### TASK DIRECTIONS
In the book reviews below, retype the passage between "The Long Night is" and "as this one.", inclusive.

### PAGE EXTRACT
---*---

Friday, October 13, 2017

The Long Night: A True Story, by Ernst Israel Bornstein.



The title here refers, not to a special night on a personal scale, but one on an eternal scale, of time and world civilisation - not an earthly night, even a polar one, of either romance or horror or anything on a human scale, but one that descended on the earth from what one can only describe as pure hell, and not accidentally either, but with every intention and design of being wrought complete annihilation of human civilisation, by those that perpetrated it.

The Long Night is about the years of WWII.

If it is extremely hard to read this book, it is only because truth stares one in face the moment one begins reading, and it is neither exaggerated nor sparing, neither overdoing any emotion nor pretending a detachment except as experienced, and the author has simply documented what he went through, events and experiences and feelings and thought. And he writes sparingly at that, obviously - the wartime years of hell he and his people went through, with whole clans wiped out and subsequently either forgotten or advised forgotten for sake of forgiveness for the perpetrators, cannot be captured except a mere glimpse of, in a book of memoirs so small and spare as this one.

Somewhere in midst of reading it one realises with a shock that one knows this particular place he mentions, or that, and one passed it while driving on a holiday, never having any idea of what went on there. Most with any idea of history of past century do know about the half a dozen or so most known concentration camps used in killing over six million Jews and several million others, at least the names, but there were dozen more if not two, three or more dozen.

It isn't that nobody else went through such tortures, humiliations, massacres. It is more that this was so deliberately intended to extinguish a whole civilisation, a section of humanity. That too isn't uncommon in history, but all the more why one recognises the whole hell. One doesn't need to compare if one knew a hell worse, one simply knows in one's heart how it is to be subjected to it, and one is able to identify with the story.

And yet, there are details unimaginable that one recoils from, with all the more horror at what the author and his people went through.

After one is finished reading the main part it is necessary to read the several appendices and understand, if one doesn't already, why it is necessary to keep this knowledge, this memory of this history, alive, and why it is a horrible idea - usually preached by all the seeming or so called liberals - to forgive and forget the perpetrators and move on. One can forgive the victims for not wanting to relive such horrors and for wanting to forget them, but that is a different story from the doctrine of forgiving all such crimes that are perpetrated with every intention of wreaking hell on the victims.



Thursday, October 12, 2017

The Burning Spear; by John Galsworthy:-




One gets used to a certain pattern in reading an author's works, and generally Galsworthy is no exception to that - a reader reasonably begins to expect a diffused albeit not hidden description of beauty of England through his works, apart from questions of social status, English caste system, status of women, and more. His women are perhaps not strident in speaking but very eloquent in silently standing up for themselves and their rights not yet granted them by society. His upper caste isn't the caricature of a leftist author that whips the lower ones or starves them, but rather people who have an idea of noblesse oblige that they were brought up to or those not yet quite there.

And then one arrives at this work, a different one! Who knew Galsworthy could write a book to match a P.G. Wodehouse work in being so hilarious!

---*---

### ENTRIES PROVIDED
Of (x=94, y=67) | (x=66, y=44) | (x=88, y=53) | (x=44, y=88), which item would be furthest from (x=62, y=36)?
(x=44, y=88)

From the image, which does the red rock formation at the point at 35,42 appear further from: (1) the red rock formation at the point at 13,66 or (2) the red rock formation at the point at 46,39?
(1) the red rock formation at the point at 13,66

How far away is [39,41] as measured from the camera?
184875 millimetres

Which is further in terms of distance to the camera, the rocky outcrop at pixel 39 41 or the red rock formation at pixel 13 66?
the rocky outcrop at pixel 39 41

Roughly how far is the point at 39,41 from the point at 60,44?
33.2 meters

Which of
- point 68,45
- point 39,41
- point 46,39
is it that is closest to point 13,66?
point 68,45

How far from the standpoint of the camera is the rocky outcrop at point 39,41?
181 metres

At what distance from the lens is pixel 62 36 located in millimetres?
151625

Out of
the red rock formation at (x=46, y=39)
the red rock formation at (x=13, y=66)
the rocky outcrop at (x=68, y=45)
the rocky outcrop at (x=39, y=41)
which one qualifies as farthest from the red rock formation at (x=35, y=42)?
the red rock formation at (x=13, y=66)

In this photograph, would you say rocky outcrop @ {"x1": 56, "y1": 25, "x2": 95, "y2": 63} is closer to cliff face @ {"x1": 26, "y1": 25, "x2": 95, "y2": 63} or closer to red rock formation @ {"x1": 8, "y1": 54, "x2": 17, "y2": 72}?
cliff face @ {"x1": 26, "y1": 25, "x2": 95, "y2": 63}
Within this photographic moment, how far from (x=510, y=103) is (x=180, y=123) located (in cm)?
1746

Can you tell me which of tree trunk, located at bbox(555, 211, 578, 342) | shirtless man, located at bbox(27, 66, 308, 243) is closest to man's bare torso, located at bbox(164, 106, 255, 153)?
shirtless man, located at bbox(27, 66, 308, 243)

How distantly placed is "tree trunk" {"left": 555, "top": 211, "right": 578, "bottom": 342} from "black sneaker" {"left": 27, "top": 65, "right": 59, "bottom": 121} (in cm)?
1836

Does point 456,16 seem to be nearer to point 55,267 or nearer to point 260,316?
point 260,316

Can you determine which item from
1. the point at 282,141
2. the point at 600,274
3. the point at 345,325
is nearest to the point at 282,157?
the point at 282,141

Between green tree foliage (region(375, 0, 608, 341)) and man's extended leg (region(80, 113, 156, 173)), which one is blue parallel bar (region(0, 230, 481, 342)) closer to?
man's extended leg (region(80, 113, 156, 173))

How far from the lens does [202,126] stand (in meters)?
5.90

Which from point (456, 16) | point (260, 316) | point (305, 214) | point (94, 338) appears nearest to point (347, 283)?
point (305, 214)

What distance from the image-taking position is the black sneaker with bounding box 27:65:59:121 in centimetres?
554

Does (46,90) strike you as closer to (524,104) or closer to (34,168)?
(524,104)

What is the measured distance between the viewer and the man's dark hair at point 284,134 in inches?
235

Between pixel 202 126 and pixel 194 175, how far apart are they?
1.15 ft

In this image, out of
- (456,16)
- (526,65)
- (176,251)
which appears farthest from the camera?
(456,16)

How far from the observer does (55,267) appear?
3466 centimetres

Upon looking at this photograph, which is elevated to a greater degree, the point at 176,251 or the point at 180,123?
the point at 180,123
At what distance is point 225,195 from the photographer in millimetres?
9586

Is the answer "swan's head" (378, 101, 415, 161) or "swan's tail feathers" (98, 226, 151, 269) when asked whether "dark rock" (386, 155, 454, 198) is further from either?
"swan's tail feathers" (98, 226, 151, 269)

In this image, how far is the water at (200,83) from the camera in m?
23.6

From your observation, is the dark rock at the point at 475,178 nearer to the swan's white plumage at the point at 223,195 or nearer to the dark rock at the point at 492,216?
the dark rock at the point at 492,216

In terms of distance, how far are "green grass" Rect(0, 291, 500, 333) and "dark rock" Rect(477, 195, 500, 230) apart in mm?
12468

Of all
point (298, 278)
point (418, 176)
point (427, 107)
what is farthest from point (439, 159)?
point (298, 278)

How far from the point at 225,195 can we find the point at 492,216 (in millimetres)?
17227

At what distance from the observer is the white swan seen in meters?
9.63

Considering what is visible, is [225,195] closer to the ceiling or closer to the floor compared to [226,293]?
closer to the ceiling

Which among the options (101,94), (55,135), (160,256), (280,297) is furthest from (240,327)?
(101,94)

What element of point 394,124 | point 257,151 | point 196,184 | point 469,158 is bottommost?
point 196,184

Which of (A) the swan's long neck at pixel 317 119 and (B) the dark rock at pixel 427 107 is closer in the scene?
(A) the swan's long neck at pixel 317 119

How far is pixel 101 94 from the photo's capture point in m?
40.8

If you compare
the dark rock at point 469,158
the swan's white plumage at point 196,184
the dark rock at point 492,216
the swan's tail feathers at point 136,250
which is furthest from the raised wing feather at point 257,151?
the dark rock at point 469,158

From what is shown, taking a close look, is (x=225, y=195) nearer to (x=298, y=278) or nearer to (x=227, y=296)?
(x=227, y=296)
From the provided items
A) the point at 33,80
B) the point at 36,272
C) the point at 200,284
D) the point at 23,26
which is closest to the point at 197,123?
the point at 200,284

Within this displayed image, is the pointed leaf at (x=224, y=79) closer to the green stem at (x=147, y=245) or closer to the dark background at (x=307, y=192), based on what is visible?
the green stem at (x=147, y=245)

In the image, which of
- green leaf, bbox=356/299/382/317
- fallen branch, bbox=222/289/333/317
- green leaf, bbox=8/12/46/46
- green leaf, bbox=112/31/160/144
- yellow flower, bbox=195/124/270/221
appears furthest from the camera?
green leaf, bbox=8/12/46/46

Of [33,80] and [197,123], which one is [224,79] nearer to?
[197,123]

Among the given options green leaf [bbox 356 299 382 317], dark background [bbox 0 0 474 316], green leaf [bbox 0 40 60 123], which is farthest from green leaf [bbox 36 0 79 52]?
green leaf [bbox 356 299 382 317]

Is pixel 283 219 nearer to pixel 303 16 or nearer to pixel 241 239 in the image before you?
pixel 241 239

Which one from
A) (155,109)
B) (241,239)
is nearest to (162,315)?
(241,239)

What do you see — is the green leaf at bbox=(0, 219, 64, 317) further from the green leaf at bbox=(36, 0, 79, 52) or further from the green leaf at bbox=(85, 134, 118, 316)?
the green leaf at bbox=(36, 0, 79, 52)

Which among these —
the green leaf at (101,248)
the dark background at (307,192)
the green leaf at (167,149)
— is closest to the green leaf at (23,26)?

---*---

### COMPLETED EXERCISE
The Long Night is about the years of WWII.

If it is extremely hard to read this book, it is only because truth stares one in face the moment one begins reading, and it is neither exaggerated nor sparing, neither overdoing any emotion nor pretending a detachment except as experienced, and the author has simply documented what he went through, events and experiences and feelings and thought. And he writes sparingly at that, obviously - the wartime years of hell he and his people went through, with whole clans wiped out and subsequently either forgotten or advised forgotten for sake of forgiveness for the perpetrators, cannot be captured except a mere glimpse of, in a book of memoirs so small and spare as this one.